▶ ЗАДАНИЕ
Выпишите всех людей, которые названы во фрагменте текста ниже по имени, отчеству или фамилии.

Второй приезд Карла оставил множество впечатлений. Как от услышанного от него, так и от живого присутствия его в нашем доме. Правда, общаться с ним приходилось на этот раз урывками: он привязан был экспертом к большой группе латиноамериканских кинематографистов. К тому времени мы уже знали, что Карл занимается сценариями в документальном телевидении. Потому сразу возник круг совместных интересов, скажем так. Беседы по которым мне легко было поддерживать: Арктика. Моя Арктика, которой отдана была моя жизнь. Это было тем более важно, что у нас с Карлом шел процесс нового знакомства. А для людей близких и давно знающих и любящих друг друга, — однако же лишь заочно, — состояние это мучительно. Во всяком случае, сложно чрезвычайно! Достаточно вспомнить мамы моей и мое «ново знакомство» в Ишимбинском зимовье в декабре 1953 года, после двадцати четырех лет разлуки... А с Карлом, которого «знал» я всю свою сознательную жизнь, мы вовсе и не виделись никогда… Арктика нас моментально связала воедино. Он ею всегда интересовался — житель экваториальной, жаркой зоны земли. Она снилась ему. Учась в школе, он перечитал «гору литературы» о полярных странах и их исследователях. Не раз был в субарктической Лапландии. Он, между прочим, прежде меня прочел все, написанное об Александре Васильевиче Колчаке в связи с его участием в экспедиции Толля на Новосибирские острова в 1899–1902 годах. И написанное самим Колчаком он знал куда больше моего. И было очень приятно, волнующе, когда на мое замечание-намёк о дружбе мамы с Александром Васильевичем, — ещё с самого детства их, — Карл, смеясь весело и довольно, ответил:
— Да все это я в самых малейших подробностях знаю от деда! Дед же очень много мне рассказывал...

▶ ПЕРЕЧЕНЬ ДАННЫХ
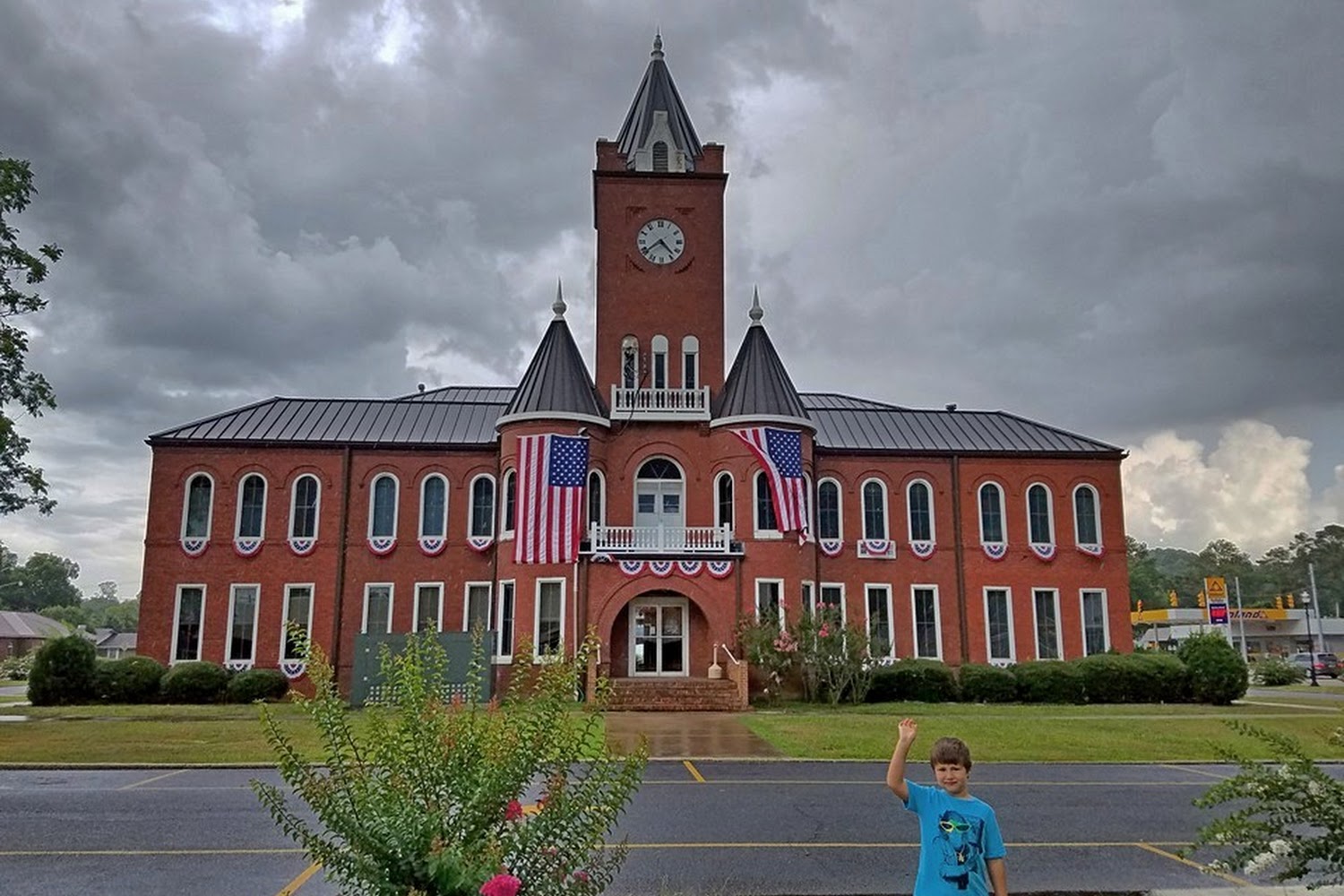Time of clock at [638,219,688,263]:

...

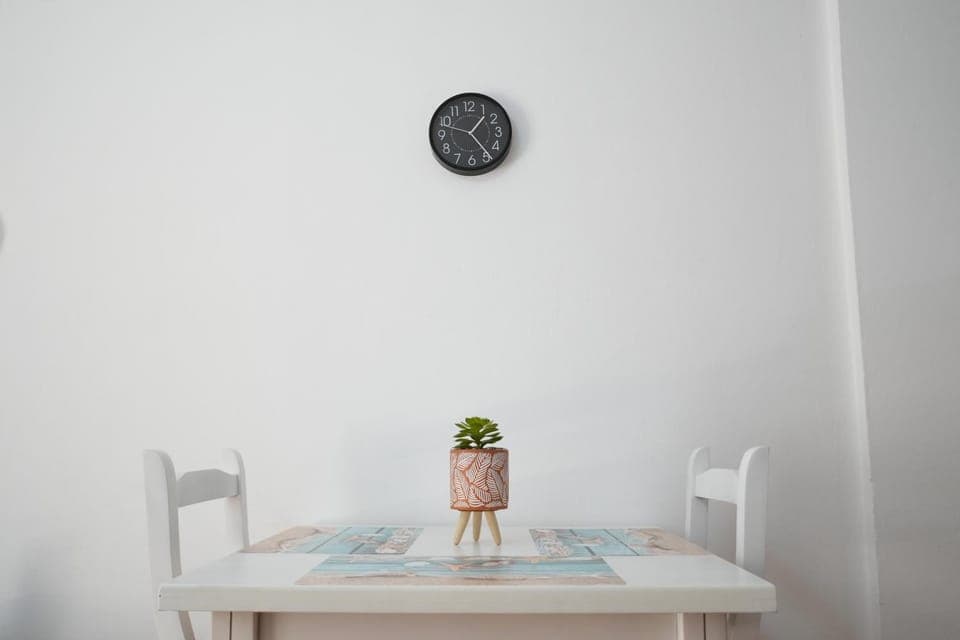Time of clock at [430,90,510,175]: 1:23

▶ ОЖИДАЕМЫЙ ОТВЕТ
Карл; Александр Васильевич Колчак; Толль